Treating back pain with orthotics and biomechanical principles without first consulting a neurologist or orthopedist is foolhardy and dangerous. Isn’t it interesting that Dr. Steinberg mentioned chiropractors doing a weight-bearing exam as part of their patient evaluation. How many DPMs do the same exam as part of their patient evaluation, even before prescribing orthotics for back pains. Since we are on the front line, based on this exam, we can refer to an appropriate specialist and provide the patient a beneficial service. 


 


I do recommend orthotics as an adjuvant treatment for lower back pain only after a gait evaluation and consultation by an appropriate specialist. Part of the work-up certainly involves radiographs, possible MRI and EMG/NCV studies, in addition to blood studies. I hope we don’t miss a tumor, rheumatological  disorder, and 1,000 other possible maladies or deformities. 


 


We are not qualified to treat back pain, nor are chiropractors, and we need to be honest to the patient and be part of a team. Only after an appropriate work-up and failed conservative treatment, or in conjunction with standard therapies, do I feel orthotics can be a benefit. 


 


Simon Young, DPM, NY, NY

11/19/2018    

RESPONSES/COMMENTS (NEWS STORIES) - PART 1A



From: Robert Scott Steinberg, DPM


 


While I offer no scientific proof, I can give you what I have observed for most of my practice. I have shared offices with chiropractors for most of my career. They were all hands-on DCs who stretch and adjust the spine. As part of their exam, they look at the patient standing barefoot. We all understand, or at least we should, the additional stresses that hyperpronation places on feet, ankles, shins, knees, hips, and low back.
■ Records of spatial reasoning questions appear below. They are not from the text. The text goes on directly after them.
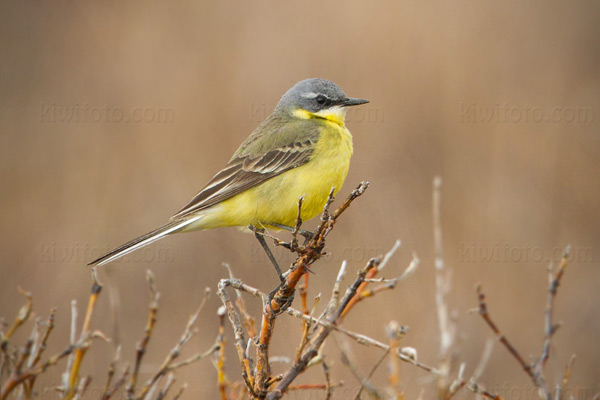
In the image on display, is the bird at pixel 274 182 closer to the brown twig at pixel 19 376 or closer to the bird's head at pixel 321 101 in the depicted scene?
the bird's head at pixel 321 101

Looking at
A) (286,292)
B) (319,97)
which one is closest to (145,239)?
(286,292)

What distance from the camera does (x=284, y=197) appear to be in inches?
236

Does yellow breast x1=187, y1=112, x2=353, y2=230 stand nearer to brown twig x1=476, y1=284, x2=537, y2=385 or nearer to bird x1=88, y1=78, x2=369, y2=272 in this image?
bird x1=88, y1=78, x2=369, y2=272

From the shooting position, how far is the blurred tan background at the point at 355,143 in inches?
357

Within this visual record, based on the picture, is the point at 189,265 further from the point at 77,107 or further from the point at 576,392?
the point at 576,392

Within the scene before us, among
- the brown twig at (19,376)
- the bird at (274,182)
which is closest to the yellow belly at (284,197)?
the bird at (274,182)

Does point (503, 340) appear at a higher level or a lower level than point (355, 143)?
lower

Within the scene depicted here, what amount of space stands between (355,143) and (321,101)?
3609 millimetres

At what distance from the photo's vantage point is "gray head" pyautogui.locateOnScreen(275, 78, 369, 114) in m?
6.75

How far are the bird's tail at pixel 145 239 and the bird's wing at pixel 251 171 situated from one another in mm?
111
Far more often than not, appropriate orthotic treatment lessens or eliminates much low back pain. 


 


Robert Scott Steinberg, DPM, Schaumburg, IL

11/19/2018    

RESPONSES/COMMENTS (NEWS STORIES) - PART 1B



From: Joshua Kaye, DPM, Howard Dananberg, DPM


 


Howard, prior to about a week ago, I had never heard of you. I sincerely apologize to you for not adequately researching your work and accomplishments during your career. It was only after reading your CV online and seeing the extent of your publications, did I understand the extent of your contributions to biomechanics and podiatry over many years. What I did initially find were links on Google that showed the sale of your orthotic products on Amazon, and your involvement in Vasyli. 


 


I was looking to find a direct, reproducible, scientifically-based connection between the use of orthotic devices and the treatment of back pain. In my almost four decades of practice, I have  seen a frightening number of patients who had claimed that their orthotics had been helpful for the treatment of everything from HIV to ingrown toenails. Although I may not necessarily agree with some of your publications and conclusions, you are nonetheless a true scientist and worthy of great praise.


 


Joshua Kaye, DPM, Los Angeles, CA


 



Joshua, Thank you for your gracious reply. As far as I am concerned, our "discussion" is now finished. If you ever want more information as to what you disagreed with what I have written, please feel free to contact me directly. I am always open to a professional discussion on issues.   


 


Howard Dananberg, DPM (retired) 


11/17/2018    

RESPONSES/COMMENTS (NEWS STORIES) - PART 1



From: Ira Baum, DPM


 


Thank you to Rock Positano, DPM for your most important action on the inappropriate CMS proposal. Directly presenting the value of podiatric services to a bureaucracy via its decision makers hopefully will add to the mass communication provided by the APMA and its membership. This allows me segue into the value membership in the APMA is to all podiatrists. Financial considerations almost always come into play when considering joining the APMA, but if the proposal to segregate us and reduce fees to our profession ever passes, over the long-term, the cost of membership will be “a spit in the bucket” 


 


In the past, I have been critical of the APMA on other issues, but Dr. Positano and the APMA’s efforts in response to this attack were commendable. Sitting on the sidelines and benefiting from your colleagues who are members of the APMA, is unethical and immoral, particularly when non-members profit equally. Reconsider your decision and join the APMA.